Rapidly evolving genome and epigenome editing technologies

Abstract

Genome editing technologies are rapidly evolving, from the early zinc-finger nucleases, transcription activator-like effector nucleases (TALENs), and CRISPR-Cas9 (Figure 1, initial genome editing technologies), which generate double-strand breaks (DSBs), to base editing, which makes precise nucleobase conversion without inducing DSBs, and prime editing, which can carry out all types of edits without DSBs or donor DNA templates. The emergence of these revolutionary technologies offers us unprecedented opportunities for biomedical research and therapy development.

Figure 1

Evolving genome and epigenome editing technologies Initial genome editing technologies: all first-generation genome editors, including zinc-finger nucleases (ZFNs), transcription activator-like effector nucleases (TALENs), and CRISPR-Cas9, generate double-strand DNA breaks (DSBs). Prime editing: prime editing (PE) efficiency can be improved by modulating nucleotide metabolism and machine learning to predict the prime editing guide RNA (pegRNA). VPX, an accessory lentiviral protein, mediates the degradation of SAMHD1. SAMHD1 is a triphosphohydrolase responsible for dNTP depletion, which is a limiting factor of reverse transcriptase (RT)-dependent PE. RNA-guided recombinase system: bridge RNA containing a target-binding loop and donor-binding loop directs recombinase (IS621) to both target and donor sequences via the core sequence (Core seq), thus mediating recombination.

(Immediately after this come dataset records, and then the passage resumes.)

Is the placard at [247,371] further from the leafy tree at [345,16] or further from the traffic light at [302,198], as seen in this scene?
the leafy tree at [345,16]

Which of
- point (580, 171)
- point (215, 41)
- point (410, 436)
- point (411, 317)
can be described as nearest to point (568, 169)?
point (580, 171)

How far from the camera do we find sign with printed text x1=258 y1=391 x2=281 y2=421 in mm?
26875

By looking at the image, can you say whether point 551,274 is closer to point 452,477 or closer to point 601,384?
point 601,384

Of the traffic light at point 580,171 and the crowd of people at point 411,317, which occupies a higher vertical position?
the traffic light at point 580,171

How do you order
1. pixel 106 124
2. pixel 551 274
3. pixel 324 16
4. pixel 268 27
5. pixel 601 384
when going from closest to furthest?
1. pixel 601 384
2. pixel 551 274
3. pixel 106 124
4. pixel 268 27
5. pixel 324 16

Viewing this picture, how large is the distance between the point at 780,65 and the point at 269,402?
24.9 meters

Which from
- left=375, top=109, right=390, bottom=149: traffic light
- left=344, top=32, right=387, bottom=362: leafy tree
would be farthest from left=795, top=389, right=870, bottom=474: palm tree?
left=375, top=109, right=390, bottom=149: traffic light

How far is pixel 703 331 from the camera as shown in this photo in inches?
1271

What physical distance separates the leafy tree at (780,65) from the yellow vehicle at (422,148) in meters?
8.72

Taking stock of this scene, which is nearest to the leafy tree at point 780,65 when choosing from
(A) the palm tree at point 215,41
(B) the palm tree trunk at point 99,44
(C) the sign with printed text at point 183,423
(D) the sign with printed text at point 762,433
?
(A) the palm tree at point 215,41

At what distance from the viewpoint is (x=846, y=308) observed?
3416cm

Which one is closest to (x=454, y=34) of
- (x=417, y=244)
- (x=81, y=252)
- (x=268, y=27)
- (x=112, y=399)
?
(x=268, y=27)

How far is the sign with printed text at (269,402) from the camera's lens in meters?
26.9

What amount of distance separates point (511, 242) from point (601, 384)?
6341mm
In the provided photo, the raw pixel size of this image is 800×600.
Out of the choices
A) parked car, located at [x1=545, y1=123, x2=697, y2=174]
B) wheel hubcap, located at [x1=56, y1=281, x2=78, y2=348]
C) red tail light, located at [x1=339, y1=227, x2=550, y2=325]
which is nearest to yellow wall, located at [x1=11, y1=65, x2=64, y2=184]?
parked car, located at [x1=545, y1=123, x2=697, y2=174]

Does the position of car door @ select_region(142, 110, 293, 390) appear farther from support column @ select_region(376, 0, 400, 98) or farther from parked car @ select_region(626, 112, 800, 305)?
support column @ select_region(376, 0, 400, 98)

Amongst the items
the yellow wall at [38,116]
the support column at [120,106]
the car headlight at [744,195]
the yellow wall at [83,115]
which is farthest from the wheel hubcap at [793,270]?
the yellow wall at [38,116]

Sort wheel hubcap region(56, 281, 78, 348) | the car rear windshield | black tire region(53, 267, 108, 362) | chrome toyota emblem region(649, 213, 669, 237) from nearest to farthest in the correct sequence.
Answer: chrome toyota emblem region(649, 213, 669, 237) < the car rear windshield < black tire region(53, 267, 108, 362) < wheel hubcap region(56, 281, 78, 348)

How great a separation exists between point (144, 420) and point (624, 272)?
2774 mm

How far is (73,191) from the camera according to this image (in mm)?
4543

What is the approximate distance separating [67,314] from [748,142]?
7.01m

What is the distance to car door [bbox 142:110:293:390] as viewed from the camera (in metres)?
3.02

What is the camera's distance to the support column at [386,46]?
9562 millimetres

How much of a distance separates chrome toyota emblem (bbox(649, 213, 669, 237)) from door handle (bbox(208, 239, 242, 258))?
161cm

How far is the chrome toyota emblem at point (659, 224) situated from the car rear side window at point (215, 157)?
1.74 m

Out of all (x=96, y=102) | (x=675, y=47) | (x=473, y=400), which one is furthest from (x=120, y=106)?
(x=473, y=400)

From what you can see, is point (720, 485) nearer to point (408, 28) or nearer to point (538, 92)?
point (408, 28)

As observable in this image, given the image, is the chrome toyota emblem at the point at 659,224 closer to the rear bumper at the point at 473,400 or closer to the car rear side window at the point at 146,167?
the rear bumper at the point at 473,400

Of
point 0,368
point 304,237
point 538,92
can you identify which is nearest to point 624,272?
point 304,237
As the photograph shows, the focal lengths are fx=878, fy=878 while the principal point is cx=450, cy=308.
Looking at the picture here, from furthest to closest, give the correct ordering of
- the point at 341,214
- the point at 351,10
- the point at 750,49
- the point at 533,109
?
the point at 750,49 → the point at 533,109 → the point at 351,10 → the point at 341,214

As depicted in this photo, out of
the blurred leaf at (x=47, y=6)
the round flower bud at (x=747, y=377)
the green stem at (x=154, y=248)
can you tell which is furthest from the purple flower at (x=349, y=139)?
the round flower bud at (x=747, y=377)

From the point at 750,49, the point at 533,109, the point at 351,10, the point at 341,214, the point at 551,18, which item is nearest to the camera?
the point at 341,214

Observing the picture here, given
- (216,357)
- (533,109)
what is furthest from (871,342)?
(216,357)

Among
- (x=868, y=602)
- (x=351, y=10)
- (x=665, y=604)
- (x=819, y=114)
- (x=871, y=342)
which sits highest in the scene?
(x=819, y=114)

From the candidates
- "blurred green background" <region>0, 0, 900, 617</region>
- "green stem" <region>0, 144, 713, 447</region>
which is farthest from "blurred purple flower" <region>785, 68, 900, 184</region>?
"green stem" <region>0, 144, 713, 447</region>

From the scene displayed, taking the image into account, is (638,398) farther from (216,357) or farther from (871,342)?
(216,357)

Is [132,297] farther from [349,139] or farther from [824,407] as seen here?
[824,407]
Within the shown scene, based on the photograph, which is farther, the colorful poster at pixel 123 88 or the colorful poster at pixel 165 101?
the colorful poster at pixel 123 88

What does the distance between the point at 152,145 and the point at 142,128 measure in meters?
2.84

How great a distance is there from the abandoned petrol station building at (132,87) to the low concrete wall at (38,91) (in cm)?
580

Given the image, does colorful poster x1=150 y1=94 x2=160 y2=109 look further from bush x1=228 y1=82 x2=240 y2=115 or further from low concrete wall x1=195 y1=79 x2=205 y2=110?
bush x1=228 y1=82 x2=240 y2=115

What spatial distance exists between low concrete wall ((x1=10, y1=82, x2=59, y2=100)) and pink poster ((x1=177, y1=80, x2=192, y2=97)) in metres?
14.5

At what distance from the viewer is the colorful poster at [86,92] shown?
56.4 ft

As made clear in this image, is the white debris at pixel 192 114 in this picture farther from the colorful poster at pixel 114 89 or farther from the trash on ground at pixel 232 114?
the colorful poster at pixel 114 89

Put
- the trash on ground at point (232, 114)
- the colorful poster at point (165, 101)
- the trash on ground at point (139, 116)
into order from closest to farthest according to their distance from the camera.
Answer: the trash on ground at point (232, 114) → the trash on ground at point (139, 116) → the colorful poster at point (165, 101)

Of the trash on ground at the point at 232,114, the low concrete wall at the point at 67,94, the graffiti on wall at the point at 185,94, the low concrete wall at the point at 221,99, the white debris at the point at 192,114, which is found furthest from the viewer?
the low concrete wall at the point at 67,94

LTG, left targeting guide; RTG, right targeting guide; LDG, left donor guide; RDG, right donor guide; RE, right element; LE, left element. ZFcharm epigenome editing: a compact Epi-editor, ZFcharm (including ZFN, AsD3L, and an H3 tail), fits into a single AAV and is designed to bind to the Prnp promoter, recruit endogenous DNMT3A, and methylate the CpG islands, thus leading to long-term suppression of Prnp in vivo. This figure was created with BioRender.com. The part “Initial genome editing technologies” was adapted from a BioRender.com template titled Mechanism of Genome Editing Tools, which was created by Wendy Jiang.